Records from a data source
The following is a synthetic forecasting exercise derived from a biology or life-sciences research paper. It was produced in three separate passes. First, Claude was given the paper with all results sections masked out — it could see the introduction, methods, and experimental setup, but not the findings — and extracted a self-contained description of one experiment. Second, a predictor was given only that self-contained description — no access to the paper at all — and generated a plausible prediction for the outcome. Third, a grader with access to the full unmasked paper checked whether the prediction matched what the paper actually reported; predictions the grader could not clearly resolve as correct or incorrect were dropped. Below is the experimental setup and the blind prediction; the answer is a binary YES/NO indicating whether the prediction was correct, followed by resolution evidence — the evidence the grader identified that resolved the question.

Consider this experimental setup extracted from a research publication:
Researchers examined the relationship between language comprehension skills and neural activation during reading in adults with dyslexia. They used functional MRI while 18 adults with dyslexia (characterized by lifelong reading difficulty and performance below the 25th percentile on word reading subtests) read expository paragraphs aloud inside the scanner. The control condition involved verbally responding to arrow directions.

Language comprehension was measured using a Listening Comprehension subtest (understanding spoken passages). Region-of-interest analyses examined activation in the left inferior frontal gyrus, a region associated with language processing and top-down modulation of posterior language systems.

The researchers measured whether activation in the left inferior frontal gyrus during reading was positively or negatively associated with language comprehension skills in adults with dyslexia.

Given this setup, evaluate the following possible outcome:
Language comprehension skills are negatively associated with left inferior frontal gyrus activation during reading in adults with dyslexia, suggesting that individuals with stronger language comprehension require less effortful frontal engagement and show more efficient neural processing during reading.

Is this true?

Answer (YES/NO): YES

■ **What to work on**: Your task is to return each line of the data above that contains the string "dyslexia".

■ **Task output**:
Researchers examined the relationship between language comprehension skills and neural activation during reading in adults with dyslexia. They used functional MRI while 18 adults with dyslexia (characterized by lifelong reading difficulty and performance below the 25th percentile on word reading subtests) read expository paragraphs aloud inside the scanner. The control condition involved verbally responding to arrow directions.
The researchers measured whether activation in the left inferior frontal gyrus during reading was positively or negatively associated with language comprehension skills in adults with dyslexia.
Language comprehension skills are negatively associated with left inferior frontal gyrus activation during reading in adults with dyslexia, suggesting that individuals with stronger language comprehension require less effortful frontal engagement and show more efficient neural processing during reading.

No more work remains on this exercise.